## [EXERCISE DIRECTIONS]
State how many lines of the records below contain the word "closest". Give only the number.

++++ MATERIAL FOR THIS TASK ++++

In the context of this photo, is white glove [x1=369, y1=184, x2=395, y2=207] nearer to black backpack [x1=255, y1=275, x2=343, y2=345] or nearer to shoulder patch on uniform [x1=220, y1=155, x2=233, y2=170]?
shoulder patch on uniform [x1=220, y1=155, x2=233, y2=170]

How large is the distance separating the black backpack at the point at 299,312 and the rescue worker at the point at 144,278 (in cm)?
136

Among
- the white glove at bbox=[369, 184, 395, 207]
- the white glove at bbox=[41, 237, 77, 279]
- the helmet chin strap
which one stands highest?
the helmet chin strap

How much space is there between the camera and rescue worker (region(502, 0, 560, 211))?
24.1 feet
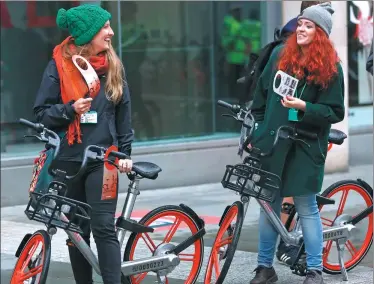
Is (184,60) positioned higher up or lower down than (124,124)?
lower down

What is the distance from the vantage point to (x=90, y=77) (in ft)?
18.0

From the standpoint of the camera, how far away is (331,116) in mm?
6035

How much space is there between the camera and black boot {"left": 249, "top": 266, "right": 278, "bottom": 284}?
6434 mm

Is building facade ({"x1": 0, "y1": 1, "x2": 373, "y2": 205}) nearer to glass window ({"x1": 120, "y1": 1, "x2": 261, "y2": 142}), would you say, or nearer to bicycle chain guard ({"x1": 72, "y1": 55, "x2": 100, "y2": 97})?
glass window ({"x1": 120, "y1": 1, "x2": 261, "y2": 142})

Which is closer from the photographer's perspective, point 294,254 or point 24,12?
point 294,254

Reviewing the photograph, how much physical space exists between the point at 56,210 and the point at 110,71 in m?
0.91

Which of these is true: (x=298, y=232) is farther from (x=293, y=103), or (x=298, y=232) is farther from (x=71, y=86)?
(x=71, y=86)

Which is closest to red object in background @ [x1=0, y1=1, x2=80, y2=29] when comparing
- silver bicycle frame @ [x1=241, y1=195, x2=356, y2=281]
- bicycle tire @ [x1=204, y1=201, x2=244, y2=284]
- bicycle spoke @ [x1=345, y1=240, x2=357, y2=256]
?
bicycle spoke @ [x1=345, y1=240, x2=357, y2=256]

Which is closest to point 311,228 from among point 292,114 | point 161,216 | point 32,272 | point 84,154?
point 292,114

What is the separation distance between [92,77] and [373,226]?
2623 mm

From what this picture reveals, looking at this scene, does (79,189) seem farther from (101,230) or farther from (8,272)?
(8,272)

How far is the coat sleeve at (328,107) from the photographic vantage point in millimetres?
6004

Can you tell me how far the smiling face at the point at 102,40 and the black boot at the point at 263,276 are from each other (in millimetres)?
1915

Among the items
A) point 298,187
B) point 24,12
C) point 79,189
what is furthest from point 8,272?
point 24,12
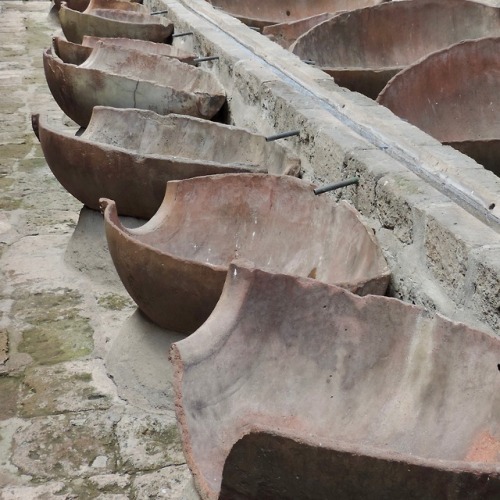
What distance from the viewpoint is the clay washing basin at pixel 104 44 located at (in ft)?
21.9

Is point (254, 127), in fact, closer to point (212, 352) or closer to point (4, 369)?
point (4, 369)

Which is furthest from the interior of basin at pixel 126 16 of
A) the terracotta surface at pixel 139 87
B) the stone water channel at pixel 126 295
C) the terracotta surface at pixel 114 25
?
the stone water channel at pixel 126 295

++++
++++ MATERIAL FOR THIS TASK ++++

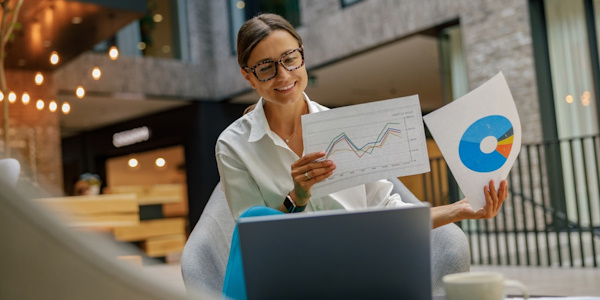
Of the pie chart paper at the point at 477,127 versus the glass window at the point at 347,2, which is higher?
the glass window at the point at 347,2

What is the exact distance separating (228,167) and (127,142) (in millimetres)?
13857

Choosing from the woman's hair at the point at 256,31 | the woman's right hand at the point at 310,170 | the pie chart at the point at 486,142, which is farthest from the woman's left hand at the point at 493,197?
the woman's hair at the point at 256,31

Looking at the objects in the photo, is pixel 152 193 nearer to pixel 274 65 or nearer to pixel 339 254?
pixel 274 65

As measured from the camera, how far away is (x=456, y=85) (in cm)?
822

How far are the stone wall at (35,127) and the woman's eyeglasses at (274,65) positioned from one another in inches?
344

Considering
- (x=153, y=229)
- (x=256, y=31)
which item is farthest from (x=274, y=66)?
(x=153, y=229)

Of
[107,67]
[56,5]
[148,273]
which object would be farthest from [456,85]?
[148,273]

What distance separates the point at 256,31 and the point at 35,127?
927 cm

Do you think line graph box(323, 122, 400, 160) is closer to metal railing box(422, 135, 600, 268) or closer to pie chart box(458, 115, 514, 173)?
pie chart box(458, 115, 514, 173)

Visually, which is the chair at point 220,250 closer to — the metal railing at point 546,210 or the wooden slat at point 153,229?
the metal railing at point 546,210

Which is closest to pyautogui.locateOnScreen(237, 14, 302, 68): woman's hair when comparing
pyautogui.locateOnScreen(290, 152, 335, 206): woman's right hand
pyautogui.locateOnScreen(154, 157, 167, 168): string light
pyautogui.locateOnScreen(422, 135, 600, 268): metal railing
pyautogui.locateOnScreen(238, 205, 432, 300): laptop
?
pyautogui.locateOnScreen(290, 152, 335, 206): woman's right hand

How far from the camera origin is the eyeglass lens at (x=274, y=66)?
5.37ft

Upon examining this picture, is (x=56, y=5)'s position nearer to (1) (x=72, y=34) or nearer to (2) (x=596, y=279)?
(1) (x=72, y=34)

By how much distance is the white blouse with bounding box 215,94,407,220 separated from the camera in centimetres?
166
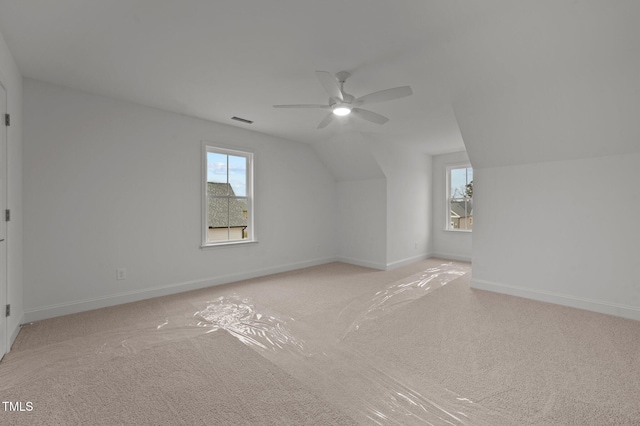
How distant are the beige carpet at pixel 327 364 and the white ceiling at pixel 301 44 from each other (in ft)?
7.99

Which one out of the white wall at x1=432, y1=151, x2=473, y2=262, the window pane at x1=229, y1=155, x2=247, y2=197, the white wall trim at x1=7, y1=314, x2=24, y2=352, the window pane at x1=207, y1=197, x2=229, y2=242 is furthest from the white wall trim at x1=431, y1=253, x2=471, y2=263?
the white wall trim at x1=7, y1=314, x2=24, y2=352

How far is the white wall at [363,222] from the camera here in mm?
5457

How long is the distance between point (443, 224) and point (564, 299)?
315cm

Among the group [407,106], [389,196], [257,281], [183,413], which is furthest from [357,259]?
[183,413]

++++

## [EXPECTED ANSWER]
3